Salían de la ciudad en dirección oeste y aunque Rebus tenía ya cierta idea del destino final, quería ver qué ruta seguían. Resultó ser casi la misma que él había hecho con Candice. La muchacha no había reconocido nada de particular hasta Juniper Green y lo cierto era que en aquel trayecto no había nada que llamara la atención. En Slateford Road vieron encenderse el intermitente del segundo coche señalando un alto.
– ¿Qué hago? -preguntó Wilson.
– Continúa y te metes por la primera bocacalle para dar la vuelta.
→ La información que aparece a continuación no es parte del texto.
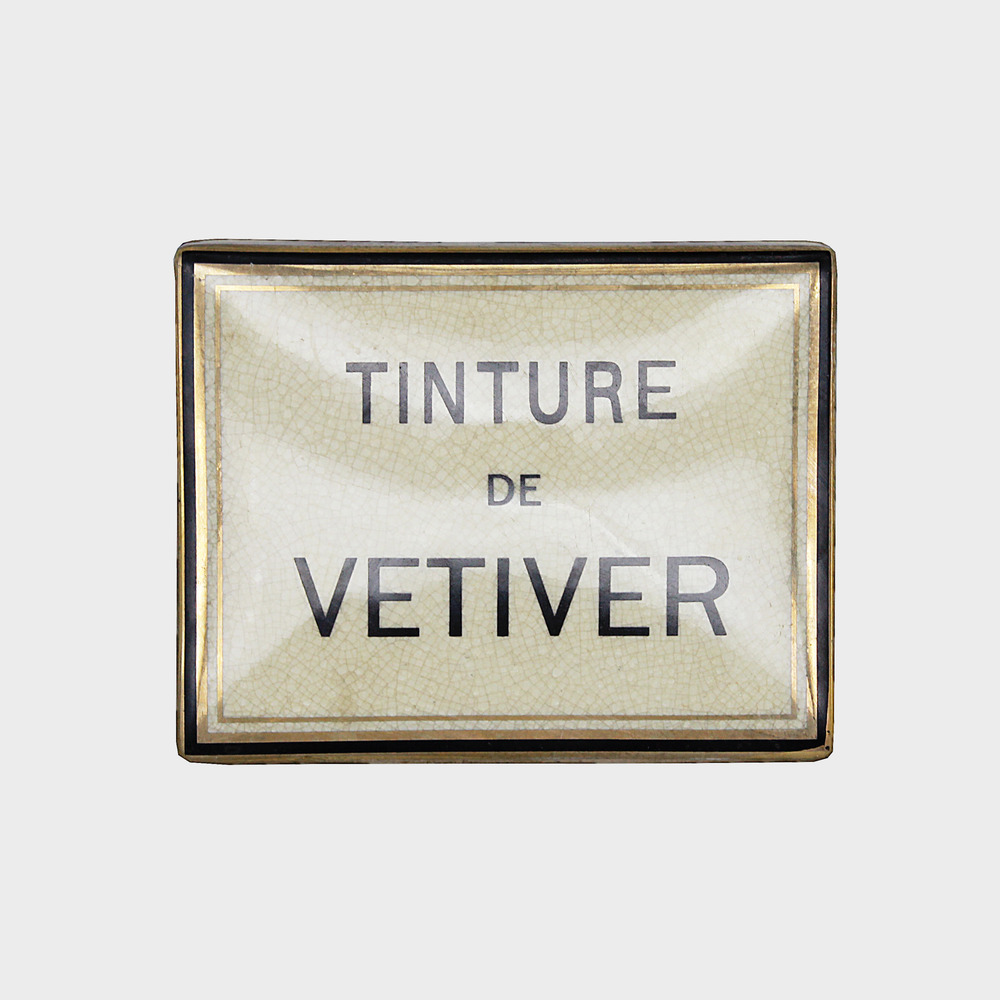 Vetiver Ceramic Candle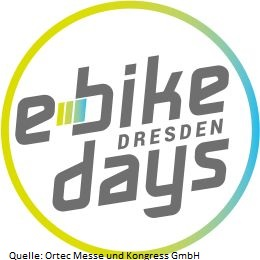 Logo e-bike-days Dresden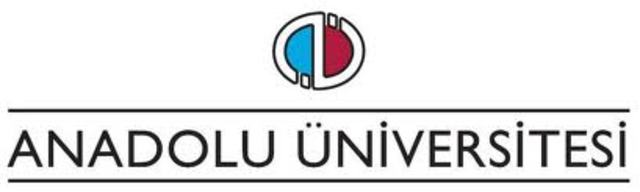Anadolu University - Turquía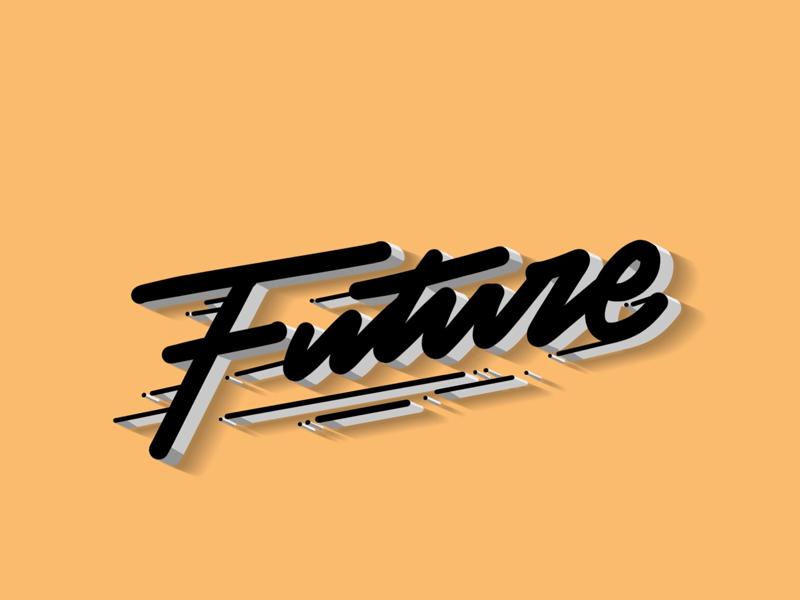 Into The Future typography design logo branding goodtype type typematters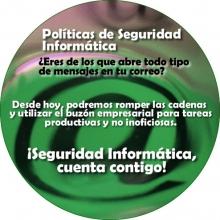 politicas1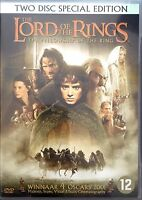 DVD Lord Of The Rings - The Fellowship Of The Ring (Two Disc Special Edition)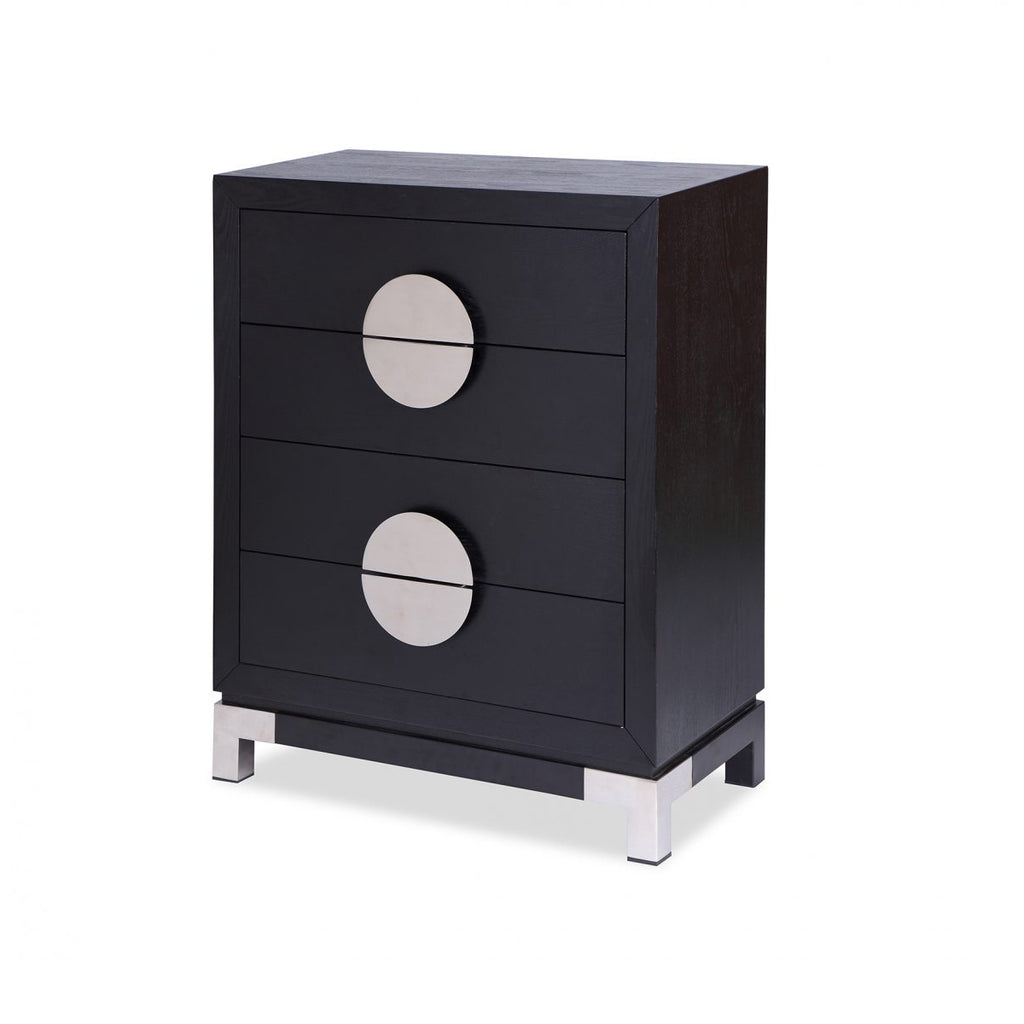 Liang & Eimil Black & Silver Otium Chest of Drawers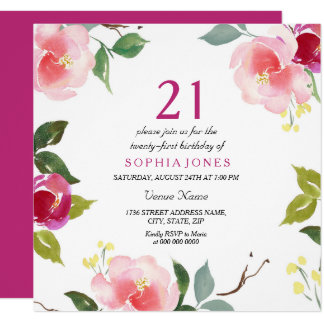 Pink Spring Floral 21st Birthday Party Invitation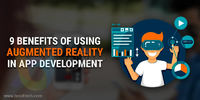 "Benefit of Augmented Reality �€"" Trending Technology Of Mobile App Development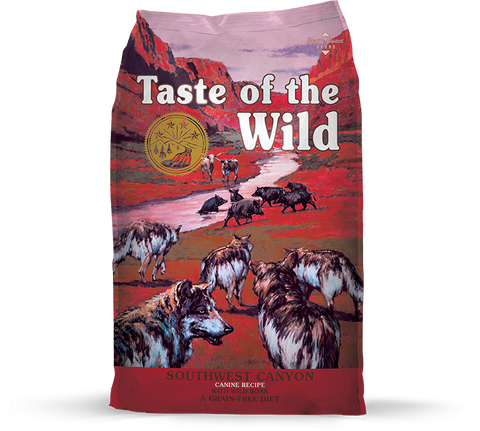 Taste of the Wild Southwest Canyon - Kibble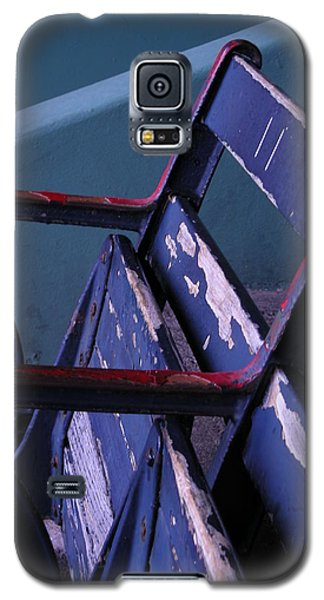 Fenway Park Third Base Seat Galaxy S5 Case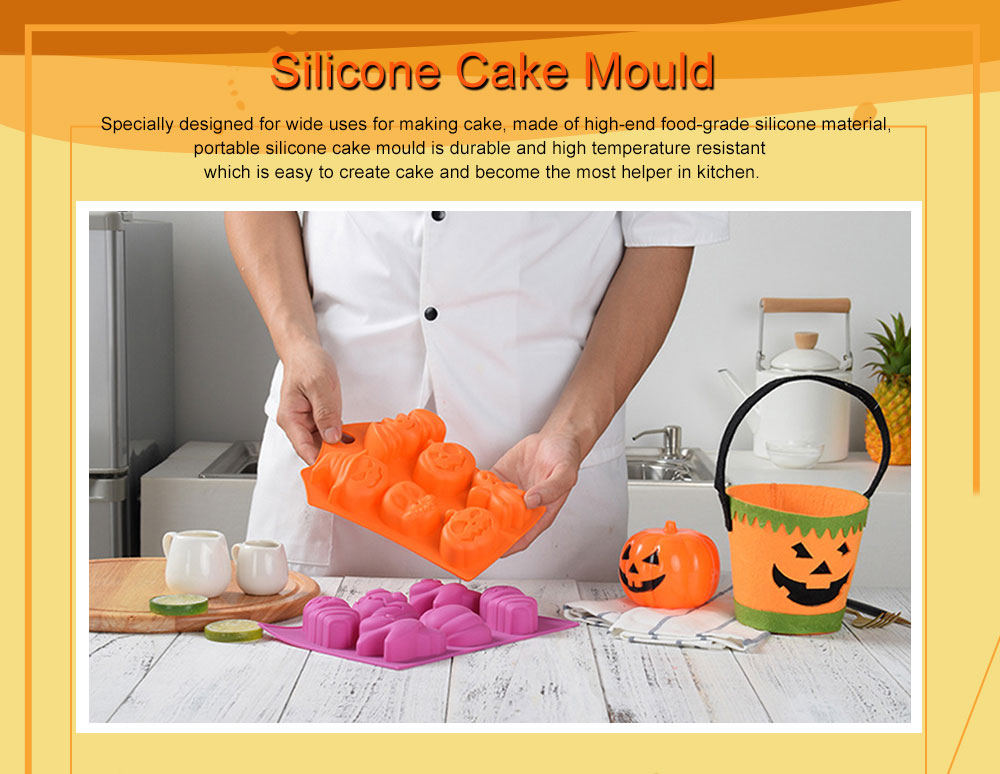 Silicone Cake Mould with Portable Hole, Halloween Style Baking Cake Mold, High Temperature DIY Baking Utensils 0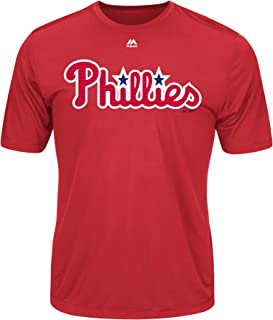 Philadelphia Phillies Wicking MLB Officially Licensed Youth & Adult Authentic Replica Crewneck T-Shirt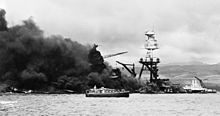 Naval Station Pearl Harbor - Wikipedia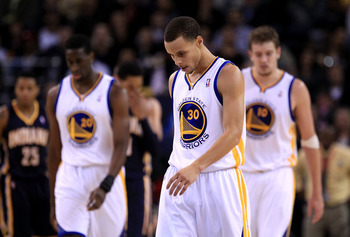 Stephen_curry_display_image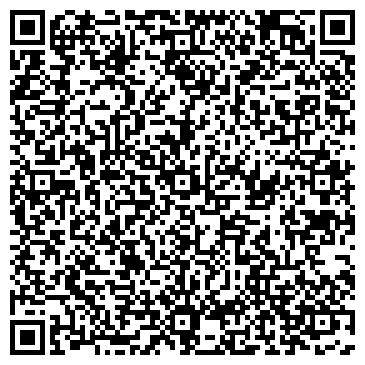 QR-код с контактной информацией организации ОРЕШНИК ГОСТИНИЧНЫЙ КОМПЛЕКС
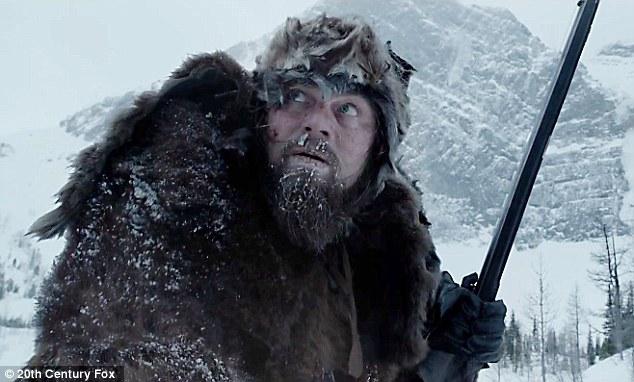 Vai diễn để đời Hugh Grass đã mang lại cho giải thưởng Oscar đầu tiên cho Leo Di Caprio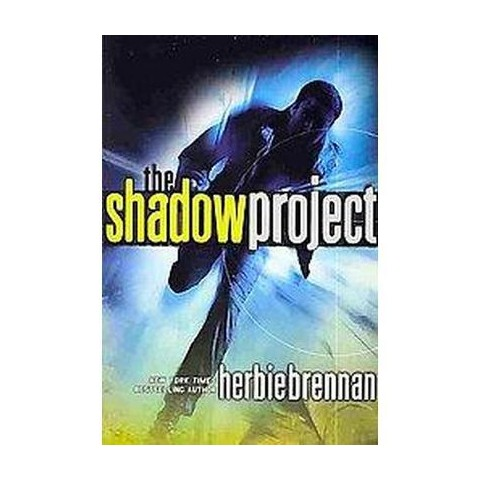 The Shadow Project (Reprint) (Paperback)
Esperaremos a que nos pasen.
Haddow entró en una tienda de periódicos. Exactamente como había dicho Candice. Era extraño que Telford hiciese una parada durante un viaje de negocios. ¿Cuál sería el edificio por el que según Candice mostraron interés? Allí estaba: era una construcción anodina de ladrillo. ¿Un almacén? Rebus no acababa de entender qué interés podía tener Telford por un almacén. Haddow estuvo tres minutos exactos dentro de la tienda y Rebus, que lo había cronometrado, reparó en que durante ese tiempo no había salido nadie de allí antes que él. Poca clientela. Subió al coche y el convoy reanudó la marcha. Iban hacia Juniper Green y con toda seguridad al club de campo Poyntinghame. No tenía sentido seguirlos, pues cuanto más se alejaran de Edimburgo más llamaría la atención el taxi. Rebus le dijo a Wilson que diera la vuelta y le llevase al bar Oxford.
Una vez allí, Wilson bajó el cristal de la ventanilla antes de arrancar.